I thought we were meant to be together because I had loved him as every version of myself: James was my first crush at just seven years old, and then my first love when we started dating in high school. But, I began to wonder, was the feeling that we were meant to be together simply the feeling of safety that came from loving someone I had known for 3/4 of my life? I wondered, did we really see and appreciate the people we had become? Would we continue to notice and love who we would become in the future? 

The thought of leaving him was the scariest I had ever had, but the idea of betraying my intuition and marrying James despite the way my stomach flipped when I thought about it felt impossible. I worried that this was the feeling described to me by women who said of their divorces, years later: “I knew”.

Here, though, was what I did know: I was the version of myself I loved most in my lifetime – I was so proud of who I had become, and believed so deeply in my worthiness.

While the question of my future partner remained unanswered, I focused instead on defining my own vows to myself. My hope was that the defining relationship in my life would always be my unyielding love for my own soul – everything else would come after that. 

Here were my vows, scribbled in a notebook on one rainy Seattle morning: 

  1. I vow to love myself wholly and completely, in every stage of my existence. I will be the fierce defender and caretaker of my own spirit, looking upon my past, present, and future self with love.

  2. I vow to listen to what my heart asks of me, and to honor those asks as best I can. I vow to trust my intuition, and do my best to live out my own wisdom, no matter how difficult that is in practice. 

  3. I vow to take action to protect my heart and spirit from harm; I will do my best to get out of any situation that makes me feel small, disrespected, or less-than. I will put my own needs above those of others.

  4. I vow to listen to my body, to trust its wisdom, and to treat this fleshy vessel as my partner in pursuing the fullest, richest life I can reach. I vow to hold my physical body as beautiful, capable, and worthy of both my trust and respect.

  5. I vow to show myself grace for the times I fall short of these vows. I vow to love myself with context and appreciation for the challenges of what it means to be a person.

This was the lens through which I looked at my life and love that year: would my partner see and celebrate the way I had come to know and treasure myself?

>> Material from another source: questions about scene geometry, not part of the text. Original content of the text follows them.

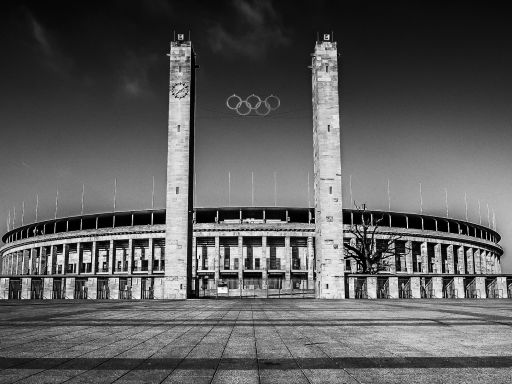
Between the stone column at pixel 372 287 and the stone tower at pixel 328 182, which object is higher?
the stone tower at pixel 328 182

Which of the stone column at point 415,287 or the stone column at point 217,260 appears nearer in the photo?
the stone column at point 415,287

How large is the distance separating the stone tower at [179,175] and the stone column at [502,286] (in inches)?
1031

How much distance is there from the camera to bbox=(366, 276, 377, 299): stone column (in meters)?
40.2

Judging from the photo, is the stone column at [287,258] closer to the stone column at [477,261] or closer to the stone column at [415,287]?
the stone column at [477,261]

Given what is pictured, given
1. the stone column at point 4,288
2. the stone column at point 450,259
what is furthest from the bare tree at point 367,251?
the stone column at point 4,288

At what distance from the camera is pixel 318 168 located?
44.1 m

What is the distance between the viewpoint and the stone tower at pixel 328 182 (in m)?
42.5

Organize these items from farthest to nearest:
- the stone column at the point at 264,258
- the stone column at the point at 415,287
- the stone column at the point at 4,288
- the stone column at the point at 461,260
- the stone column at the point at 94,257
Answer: the stone column at the point at 461,260 < the stone column at the point at 94,257 < the stone column at the point at 264,258 < the stone column at the point at 4,288 < the stone column at the point at 415,287

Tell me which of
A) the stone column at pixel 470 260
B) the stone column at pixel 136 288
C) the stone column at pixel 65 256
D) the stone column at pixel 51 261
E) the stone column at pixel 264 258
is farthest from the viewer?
the stone column at pixel 470 260

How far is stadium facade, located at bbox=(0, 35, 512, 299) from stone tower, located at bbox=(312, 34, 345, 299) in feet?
0.30

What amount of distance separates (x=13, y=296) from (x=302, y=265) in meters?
58.4

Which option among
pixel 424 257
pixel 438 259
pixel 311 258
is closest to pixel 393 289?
pixel 311 258

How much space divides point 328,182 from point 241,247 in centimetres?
4790

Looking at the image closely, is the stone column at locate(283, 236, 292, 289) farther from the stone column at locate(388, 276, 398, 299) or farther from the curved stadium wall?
the stone column at locate(388, 276, 398, 299)
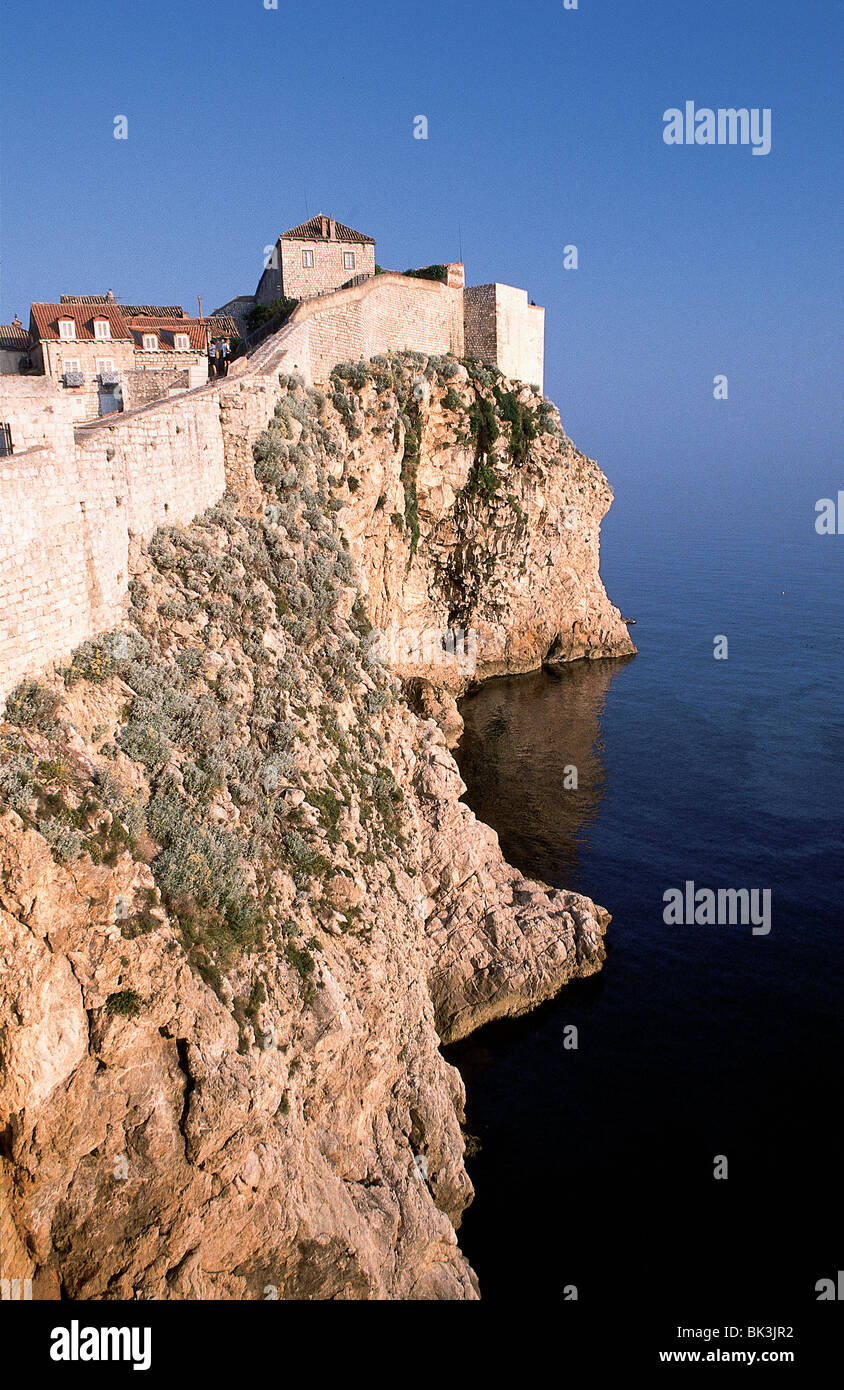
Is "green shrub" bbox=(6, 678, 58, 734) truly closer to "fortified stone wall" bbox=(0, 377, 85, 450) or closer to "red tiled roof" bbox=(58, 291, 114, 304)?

This was the hardest installment to write yet, dear ones. It feels so intensely vulnerable to pull back the curtain on this chapter of uncertainty. I want to recognize this feeling for a few reasons:

First, these chapters are why we are sharing our story with you in the first place. As much fun as it is to celebrate the beauty and magic of love, a marriage is so much more than that. At times, I know that a marriage is struggle, it is uncertainty, it is confusion. I hope that stories like these pave the way to pull you into our lives in the moments where we have more questions than answers.

Second, I want to lead with respect for our past partners and relationships. While they ultimately weren’t the right fit for us, Ethan and I have had so many conversations where we have counted ourselves so very lucky to have walked alongside the partners we did on the path that led us to each other.

Thank you for holding these stories (and the many more complicated chapters to come) with grace. It continues to be my honor to share them with you all.